Se o valor puder ficar parado por 12 meses, dá para buscar CDBs com vencimento nesse prazo e rentabilidade maior, sinaliza a especialista.
"Pega o dinheiro e já investe. Coloca isso como obrigação, como um boleto, como uma conta para pagar"
Carlos Castro, da Planejar
Castro concorda e acrescenta que, com a Selic (taxa básica de juros) em torno de 14,25% ao ano (dados de abril de 2025), títulos como o Tesouro Selic e os CDBs que paguem ao menos 90% do CDI se tornam boas opções com liquidez.
INVESTIR LOGO OU ESPERAR O SALÁRIO CAIR?
“Se deixar para investir só o que sobra, você não vai investir”, alerta Castro.

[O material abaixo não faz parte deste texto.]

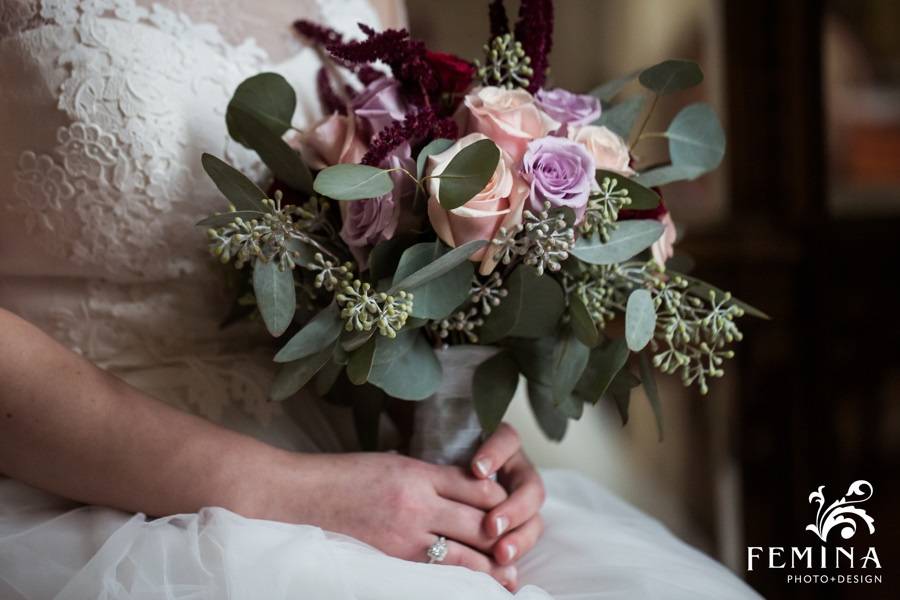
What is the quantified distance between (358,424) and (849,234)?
1835 millimetres

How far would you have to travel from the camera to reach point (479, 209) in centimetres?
67

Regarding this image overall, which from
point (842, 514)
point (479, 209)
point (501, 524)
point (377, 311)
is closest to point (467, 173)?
point (479, 209)

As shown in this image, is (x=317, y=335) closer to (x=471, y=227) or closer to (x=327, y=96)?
(x=471, y=227)

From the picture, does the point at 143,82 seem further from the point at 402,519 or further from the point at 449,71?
the point at 402,519

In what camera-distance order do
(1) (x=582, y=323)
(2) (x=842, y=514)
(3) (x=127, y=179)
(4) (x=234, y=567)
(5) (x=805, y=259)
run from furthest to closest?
(5) (x=805, y=259) → (2) (x=842, y=514) → (3) (x=127, y=179) → (1) (x=582, y=323) → (4) (x=234, y=567)

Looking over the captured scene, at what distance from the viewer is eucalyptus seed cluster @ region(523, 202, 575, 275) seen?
679 millimetres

Para o especialista, o ideal é tratar o investimento como uma conta a pagar. “Funciona como um ‘nudge’, ou seja, um empurrãozinho para lidar com nossos próprios vieses comportamentais. Pega o dinheiro e já investe. Coloca isso como obrigação, como um boleto, como uma conta para pagar”, diz Castro.
O especialista explica que não é necessário esperar receber o salário para investir. “Hoje você pode investir em títulos do Tesouro Direto diariamente a partir de R$ 30. Minha dica é: atingiu o valor mínimo, já invista.”
Carol também sugere duas estratégias: investir um valor fixo no início do mês — criando um compromisso com o objetivo — ou, se for mais estimulante, transferir na hora cada economia feita.
“A sensação de recompensa ajuda a manter o hábito. Dê até um nome para essa conta, como ‘Viagem dos Sonhos’ ou ‘Reserva da Liberdade’”, aconselha Carol.
SEGREDO NÃO É SÓ O CAFEZINHO, MAS O PROPÓSITO
Por fim, Rejane reforça: “investir com um objetivo claro ajuda a manter a motivação”. Pode ser uma viagem, um curso, um carro ou simplesmente mais tranquilidade financeira.
Quando o dinheiro tem destino certo, cortar gastos deixa de ser sacrifício e vira estratégia.